Le barbier s’est à nouveau levé et il a dit que c’était une réunion privée et qu’ils ne souhaitaient pas notre présence. Il a en même temps mis toute l’assemblée en garde contre le fait de manger ou de boire ce que nous servions.

Nous sommes ensuite sortis, heureux d’avoir été jugés dignes d’être traités de cette manière en présence d’un grand nombre de personnes.

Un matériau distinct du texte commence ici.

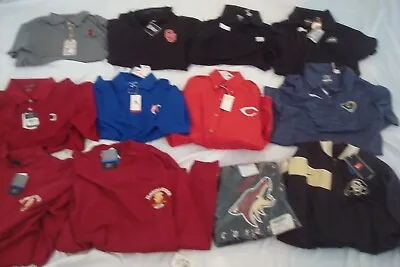 SPORTS NFL Mlb Hoodies Starter Jersey DEADSTOCK Vintage Lot 12pcs POLOS Shirts • $52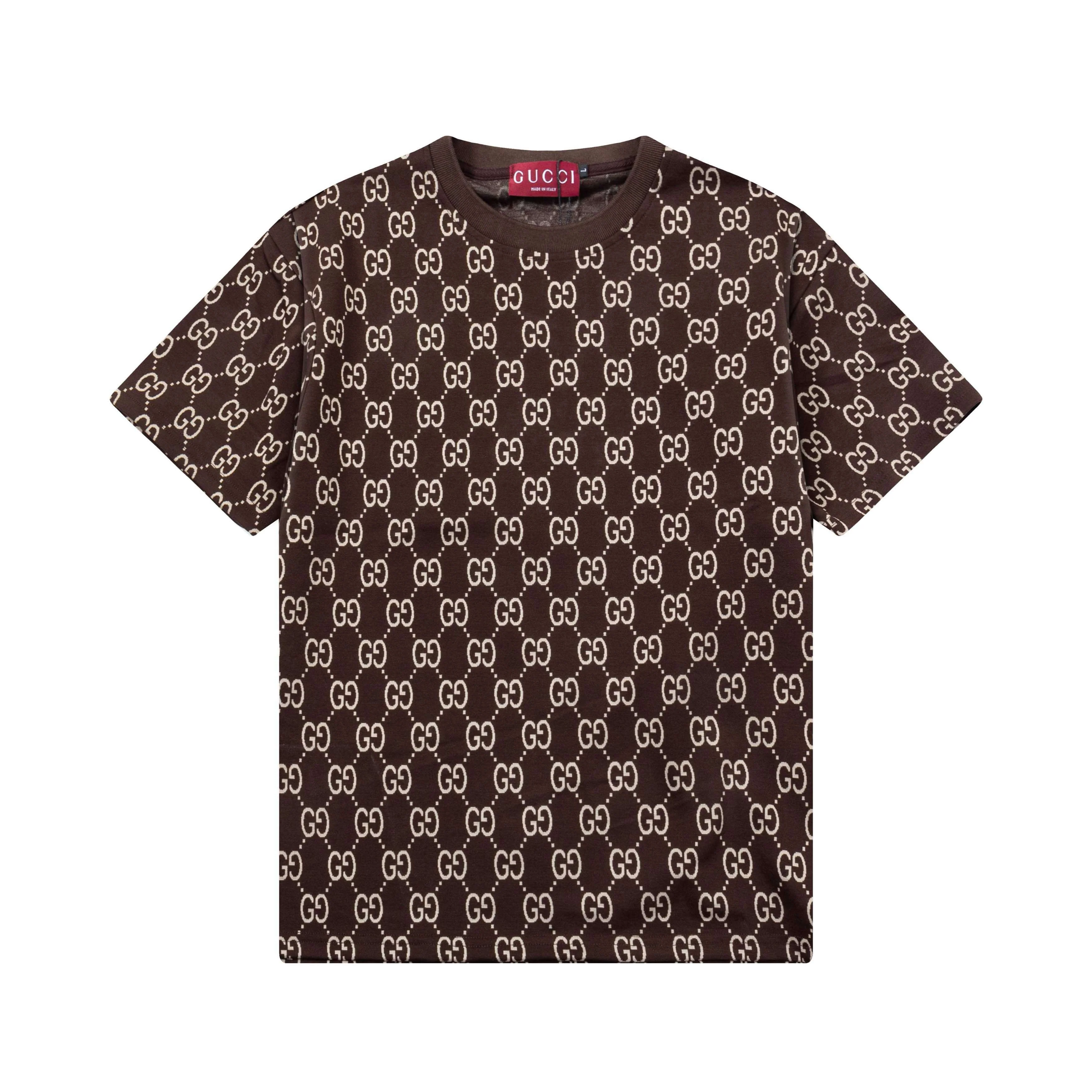 Multicolor Double G Full Print T Shirt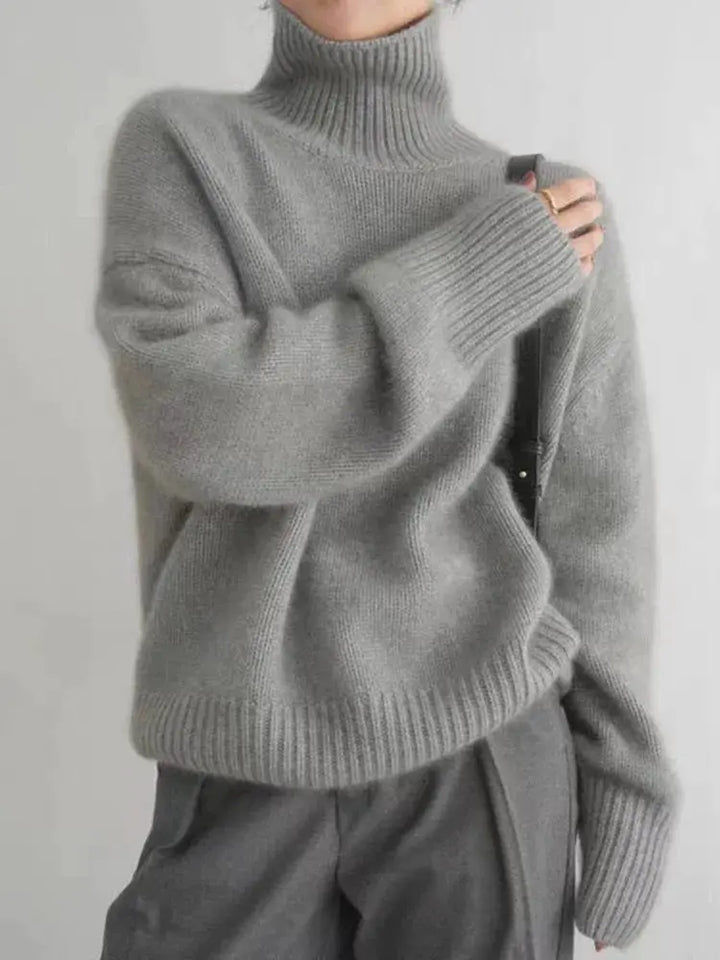 Minimalist Luxe Turtleneck Sweater Jasmine's Boutique Australia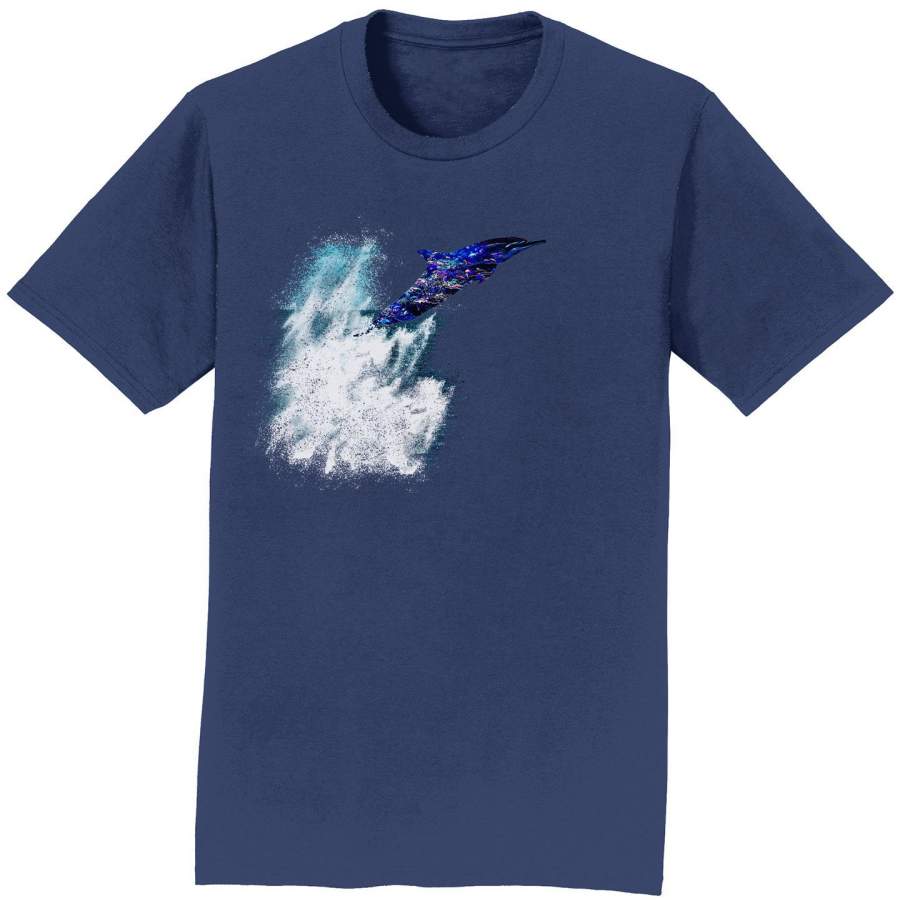 Dolphin Overlay – Adult Unisex T-Shirt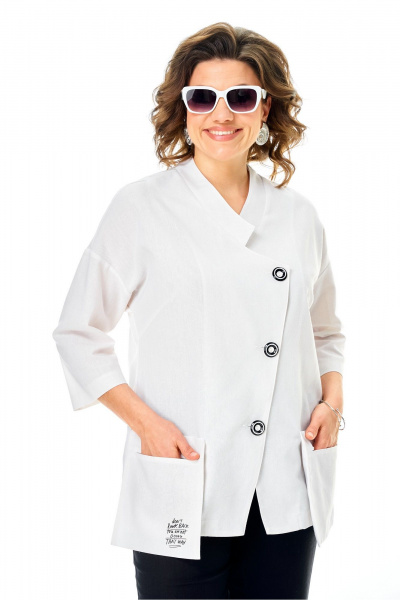 Брюки, жакет Anastasia 1345 бело-черный - фото 11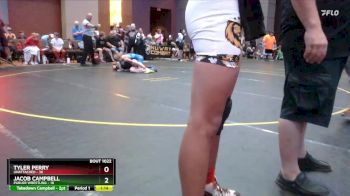 120 lbs Quarterfinal - Tyler Perry, Unattached vs Jacob Campbell, Purler Wrestling
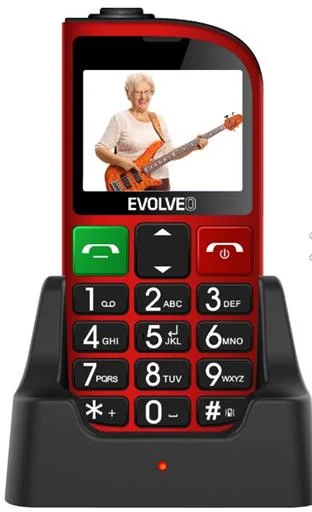 EVOLVEO EASYPHONE FM červený EP-800-FMR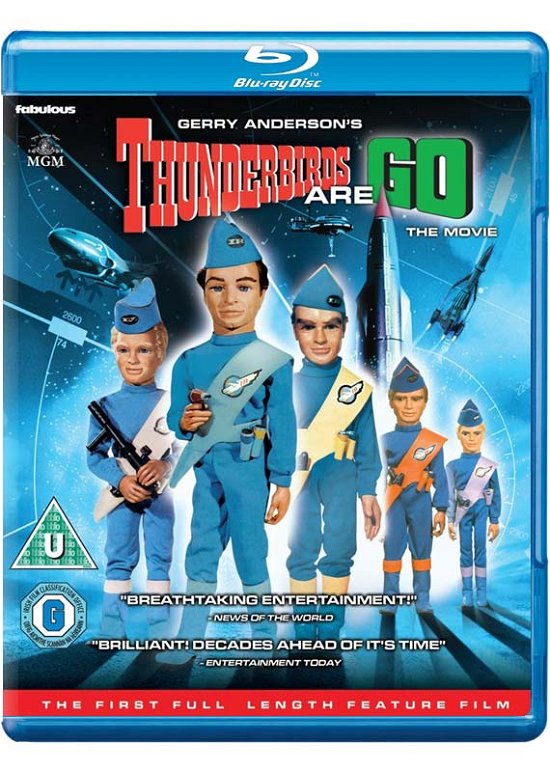 Cover for Thunderbirds Are Go · Thunderbirds Are Go - The Movie (Blu-ray) (2015)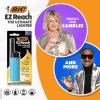 imageBIC EZ Reach Candle Lighter The Ultimate Lighter with Extended Wand for Grills and Firepits 145inch Favorites Series 6 Count Pack Assortment of Designs May Vary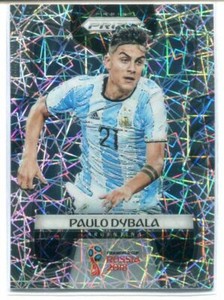 2018 PANINI PRIZM WORLD CUP SOCCER RC #10 PAULO DYBALA LAZER PRIZM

Mais cela ne s’est pas arrêté là ; car deux jours plus tard, Aase Bjørndalen devait exposer ce qu’elle enseigne au sujet du péché dans la chair. Nous avions eu toutefois le temps de lui souffler ce qu’elle devait dire. Elle répondit d’ailleurs avec une telle assurance qu’ils en sont restés bouche bée. Ils ont dû se séparer d’elle sans être arrivés à leurs fins, et elle était plus joyeuse que jamais.

Brunvold a été expulsé il y a un mois environ. Sagstad est diacre, mais ses fils sont maintenant devenus zélés si bien que l’expulsion va créer des remous. J’ai écrit une lettre de 3 pages au barbier et je lui ai dit quelques vérités.

Je ne croyais pas qu’il ressortirait autant de fruits du travail à Haugesund, étant donné que la situation semblait vraiment misérable. Et maintenant, ces amis se retrouvent comme un levain au beau milieu de ceux qui nous ont expulsés. Je leur ai demandé de travailler de façon ciblée – gagner une personne à la fois – et de continuer à fréquenter le salon du barbier.